Ce fleuve charrie son histoire, ses pêches, ses naufrages, ses baptêmes.
Des romans, des peintures, des photos le racontent.
Ce fleuve irrigue, nourrit, invite aux campements, aux villages, aux villes. Il porte ceux qui le traversent, le descendent, le remontent, tout comme ceux qui s’évadent. Il suscite des ponts, des passerelles.
Le fleuve, c’est aussi une flore, une faune, une vie.
Enfin, sans surprise, mais avec toujours un émerveillement renouvelé, ce fleuve va féconder la mer.
1% du fleuve reste pourtant inconnu, échappe à toute science, file, passe.

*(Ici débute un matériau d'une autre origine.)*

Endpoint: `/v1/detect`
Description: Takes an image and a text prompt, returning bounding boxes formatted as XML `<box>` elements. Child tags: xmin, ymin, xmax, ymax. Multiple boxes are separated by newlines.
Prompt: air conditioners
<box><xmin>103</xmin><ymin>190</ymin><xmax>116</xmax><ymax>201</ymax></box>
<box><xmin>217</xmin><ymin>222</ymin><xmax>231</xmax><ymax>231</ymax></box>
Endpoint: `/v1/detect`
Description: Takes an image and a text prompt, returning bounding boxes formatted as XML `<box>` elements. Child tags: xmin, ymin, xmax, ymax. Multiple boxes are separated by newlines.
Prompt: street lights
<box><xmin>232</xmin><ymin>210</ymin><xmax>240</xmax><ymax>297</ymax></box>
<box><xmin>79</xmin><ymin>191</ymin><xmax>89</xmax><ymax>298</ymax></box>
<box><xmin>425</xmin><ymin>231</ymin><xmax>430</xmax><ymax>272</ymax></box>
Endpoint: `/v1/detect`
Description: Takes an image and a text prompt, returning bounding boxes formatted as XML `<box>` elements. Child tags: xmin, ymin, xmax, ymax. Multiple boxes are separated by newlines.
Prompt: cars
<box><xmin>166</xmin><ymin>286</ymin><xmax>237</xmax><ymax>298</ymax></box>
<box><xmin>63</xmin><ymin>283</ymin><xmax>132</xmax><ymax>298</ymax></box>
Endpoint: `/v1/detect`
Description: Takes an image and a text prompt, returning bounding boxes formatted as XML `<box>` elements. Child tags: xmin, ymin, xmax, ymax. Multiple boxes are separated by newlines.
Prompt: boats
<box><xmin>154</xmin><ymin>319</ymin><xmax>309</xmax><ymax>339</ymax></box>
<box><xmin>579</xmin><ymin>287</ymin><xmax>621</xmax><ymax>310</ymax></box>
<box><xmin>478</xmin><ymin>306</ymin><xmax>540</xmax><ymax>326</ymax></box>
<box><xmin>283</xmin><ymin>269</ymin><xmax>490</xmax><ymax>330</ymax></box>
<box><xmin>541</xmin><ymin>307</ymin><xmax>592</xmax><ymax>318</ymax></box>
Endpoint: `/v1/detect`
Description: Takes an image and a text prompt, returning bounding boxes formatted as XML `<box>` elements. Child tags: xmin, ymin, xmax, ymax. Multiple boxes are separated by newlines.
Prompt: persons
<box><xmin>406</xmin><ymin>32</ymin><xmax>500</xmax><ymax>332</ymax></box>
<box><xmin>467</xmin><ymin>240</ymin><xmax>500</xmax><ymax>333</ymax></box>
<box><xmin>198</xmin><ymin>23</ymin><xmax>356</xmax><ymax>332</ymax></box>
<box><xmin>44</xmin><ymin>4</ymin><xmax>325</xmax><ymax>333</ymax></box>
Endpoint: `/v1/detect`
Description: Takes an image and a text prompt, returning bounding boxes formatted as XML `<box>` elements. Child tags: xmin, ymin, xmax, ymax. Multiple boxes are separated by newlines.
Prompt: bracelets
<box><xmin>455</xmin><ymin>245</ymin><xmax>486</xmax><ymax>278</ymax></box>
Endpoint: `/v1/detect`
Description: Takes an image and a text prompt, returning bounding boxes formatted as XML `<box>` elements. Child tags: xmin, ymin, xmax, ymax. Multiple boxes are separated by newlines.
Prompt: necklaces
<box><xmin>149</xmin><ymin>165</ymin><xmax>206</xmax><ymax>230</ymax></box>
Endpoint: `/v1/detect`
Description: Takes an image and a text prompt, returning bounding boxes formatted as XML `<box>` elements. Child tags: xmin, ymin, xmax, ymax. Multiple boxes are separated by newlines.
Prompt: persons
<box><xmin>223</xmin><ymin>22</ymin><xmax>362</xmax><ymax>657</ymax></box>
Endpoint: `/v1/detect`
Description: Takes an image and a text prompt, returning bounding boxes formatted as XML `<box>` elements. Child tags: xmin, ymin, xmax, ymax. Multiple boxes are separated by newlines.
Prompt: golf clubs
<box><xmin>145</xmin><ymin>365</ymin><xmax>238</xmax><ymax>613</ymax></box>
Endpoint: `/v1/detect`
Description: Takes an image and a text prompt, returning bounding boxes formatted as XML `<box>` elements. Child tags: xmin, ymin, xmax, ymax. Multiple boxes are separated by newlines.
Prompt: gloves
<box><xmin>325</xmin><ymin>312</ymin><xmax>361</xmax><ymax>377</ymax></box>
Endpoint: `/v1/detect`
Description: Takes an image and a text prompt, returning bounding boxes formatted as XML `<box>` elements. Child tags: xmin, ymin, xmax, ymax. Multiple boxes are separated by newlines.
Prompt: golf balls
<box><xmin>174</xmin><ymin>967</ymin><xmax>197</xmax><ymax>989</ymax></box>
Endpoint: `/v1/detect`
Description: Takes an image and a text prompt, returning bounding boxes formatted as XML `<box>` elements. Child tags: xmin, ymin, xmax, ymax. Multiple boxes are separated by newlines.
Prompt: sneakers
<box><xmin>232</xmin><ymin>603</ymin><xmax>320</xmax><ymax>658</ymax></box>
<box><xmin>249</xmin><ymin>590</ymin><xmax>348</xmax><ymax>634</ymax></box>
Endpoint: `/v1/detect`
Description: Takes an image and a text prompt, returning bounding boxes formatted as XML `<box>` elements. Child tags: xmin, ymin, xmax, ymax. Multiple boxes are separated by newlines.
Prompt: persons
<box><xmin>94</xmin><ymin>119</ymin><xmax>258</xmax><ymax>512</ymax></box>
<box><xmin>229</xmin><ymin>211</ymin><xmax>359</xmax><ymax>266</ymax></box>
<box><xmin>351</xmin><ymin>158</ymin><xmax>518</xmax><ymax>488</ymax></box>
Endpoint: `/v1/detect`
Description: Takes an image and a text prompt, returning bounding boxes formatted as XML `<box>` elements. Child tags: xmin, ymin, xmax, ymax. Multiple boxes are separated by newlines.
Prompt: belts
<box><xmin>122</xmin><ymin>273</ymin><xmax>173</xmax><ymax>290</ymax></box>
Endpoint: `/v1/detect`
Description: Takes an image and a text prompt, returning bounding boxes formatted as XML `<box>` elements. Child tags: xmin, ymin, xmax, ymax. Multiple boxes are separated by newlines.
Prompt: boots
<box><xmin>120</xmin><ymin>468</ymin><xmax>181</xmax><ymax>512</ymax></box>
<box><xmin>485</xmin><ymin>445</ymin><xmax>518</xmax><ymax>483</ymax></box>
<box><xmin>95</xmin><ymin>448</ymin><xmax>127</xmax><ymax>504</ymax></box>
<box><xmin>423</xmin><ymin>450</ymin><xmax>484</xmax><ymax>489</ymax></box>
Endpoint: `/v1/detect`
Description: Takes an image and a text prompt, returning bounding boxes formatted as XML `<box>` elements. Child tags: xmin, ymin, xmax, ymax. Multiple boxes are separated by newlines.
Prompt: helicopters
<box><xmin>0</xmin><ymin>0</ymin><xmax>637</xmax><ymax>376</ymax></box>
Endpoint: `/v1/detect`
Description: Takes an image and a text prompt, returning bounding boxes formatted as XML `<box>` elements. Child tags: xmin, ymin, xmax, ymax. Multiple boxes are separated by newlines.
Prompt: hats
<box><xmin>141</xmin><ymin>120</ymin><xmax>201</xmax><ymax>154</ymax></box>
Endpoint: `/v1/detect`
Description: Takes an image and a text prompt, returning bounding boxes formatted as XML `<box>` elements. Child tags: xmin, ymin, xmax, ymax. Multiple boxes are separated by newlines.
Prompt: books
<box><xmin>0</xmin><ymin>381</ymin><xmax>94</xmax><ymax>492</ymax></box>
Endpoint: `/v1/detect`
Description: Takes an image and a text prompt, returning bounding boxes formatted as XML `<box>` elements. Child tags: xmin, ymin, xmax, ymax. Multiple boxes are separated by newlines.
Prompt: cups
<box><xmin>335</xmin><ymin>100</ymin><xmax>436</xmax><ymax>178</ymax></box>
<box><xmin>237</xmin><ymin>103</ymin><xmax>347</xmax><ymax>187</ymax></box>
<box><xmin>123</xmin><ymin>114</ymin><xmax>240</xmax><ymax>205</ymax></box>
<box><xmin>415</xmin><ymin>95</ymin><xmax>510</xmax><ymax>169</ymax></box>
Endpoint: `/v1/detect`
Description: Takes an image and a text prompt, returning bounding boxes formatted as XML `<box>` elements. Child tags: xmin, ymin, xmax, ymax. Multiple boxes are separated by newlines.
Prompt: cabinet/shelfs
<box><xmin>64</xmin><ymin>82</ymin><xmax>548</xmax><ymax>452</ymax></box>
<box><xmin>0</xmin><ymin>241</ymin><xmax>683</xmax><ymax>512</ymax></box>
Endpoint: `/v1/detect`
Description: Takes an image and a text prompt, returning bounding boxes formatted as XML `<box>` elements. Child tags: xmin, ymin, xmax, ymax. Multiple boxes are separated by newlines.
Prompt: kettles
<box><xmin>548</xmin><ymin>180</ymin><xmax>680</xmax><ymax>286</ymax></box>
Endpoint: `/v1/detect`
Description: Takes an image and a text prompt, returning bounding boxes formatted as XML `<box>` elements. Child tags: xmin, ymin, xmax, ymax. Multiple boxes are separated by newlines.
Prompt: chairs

Qui est-il, où va-t-il, à l’insu de tous ?
À l’insu de tous ?
Presque.
Ce qu’il est, où il va, seuls les poètes en rendent compte et chantent le saisissement de ses eaux, ses rives arpentées, l’impassibilité passagère de son humeur, sa lamentation obstinée, ses marées, ses chagrins ignorés, un rythme, un chant, une langueur.
Ce 1% des fleuves est ce dont la poésie est faite, cette part intouchée du monde, ce trésor à jamais non cartographié.